[Questions]:
1 > In the text on Yorkshire terriers and Shih Tzus, which breed is probably the better candidate for therapy work?
2 > Reproduce the text on Yorkshire terriers and Shih Tzus between "If you bring" and "reserved with strangers.", inclusive, with "buddies" changed to "pals".

If you bring a Yorkshire terrier and a Shih Tzu into your household, you have two different breeds of small dog that don't differ a great deal in care. The only thing is, you must enjoy grooming to own either of these dogs, as both need a lot of it.
Neither breed is a breeze to housebreak, so be prepared. Both are smart little dogs who can learn quickly, but you might have to deal with occasional accidents with either of your buddies. Just have patience, and be firm and consistent with your training. If you like canine sports, either breed can do well in agility or obedience competitions. Both also make good therapy dogs, although the Shih Tzu probably is the better candidate. Some Yorkies might be reserved with strangers.
Neither breed needs much in the way of exercise. That makes them ideal for life in an apartment or townhouse. That doesn't mean they don't require some exercise, but a walk around the block once or twice daily fulfills their needs. Remember that your Yorkie is a terrier, so he's big in the sniffing and investigating department when you're out for a stroll. He also doesn't think of himself as a tiny dog, so be careful he doesn't challenge bigger dogs you meet in your travels. Shih Tzus are strictly companion dogs, not much interested in anything other than you.
Both of your dogs require regular trips to the groomer. If you show your pets, they must wear long, full coats, which means a lot of daily brushing on your part. If you don't show, you can keep your dogs in shorter "puppy clips." That still means combing out the hair several times a week to keep them looking spruce and avoiding mat development. You should comb out your Shih Tzu topknot and mustache daily, doing the same with your Yorkie's topknot. Pin their topknots up with special bands sold at pet stores, rather than plain rubber bands which cause hair breakage.

[Supplied data]:
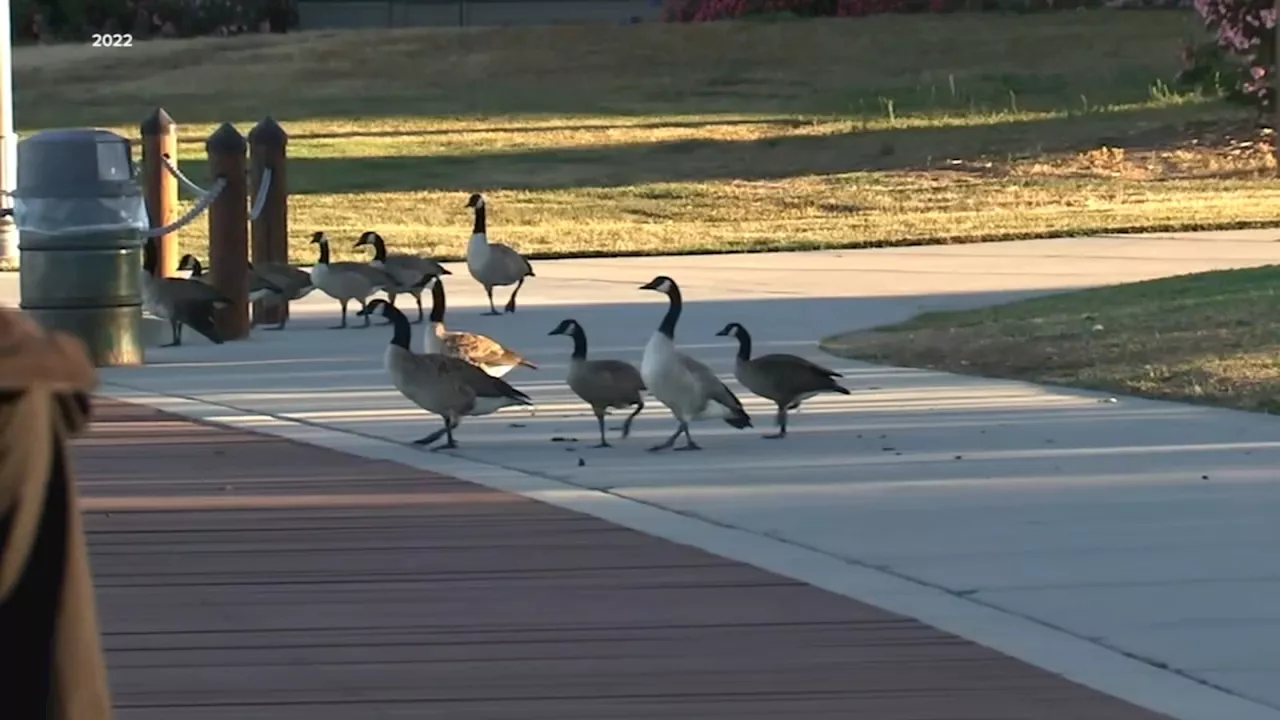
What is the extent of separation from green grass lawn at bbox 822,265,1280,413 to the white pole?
8187mm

[Task-by-task solutions]:
1 > The Shih Tzu.

2 >
If you bring a Yorkshire terrier and a Shih Tzu into your household, you have two different breeds of small dog that don't differ a great deal in care. The only thing is, you must enjoy grooming to own either of these dogs, as both need a lot of it.
Neither breed is a breeze to housebreak, so be prepared. Both are smart little dogs who can learn quickly, but you might have to deal with occasional accidents with either of your pals. Just have patience, and be firm and consistent with your training. If you like canine sports, either breed can do well in agility or obedience competitions. Both also make good therapy dogs, although the Shih Tzu probably is the better candidate. Some Yorkies might be reserved with strangers.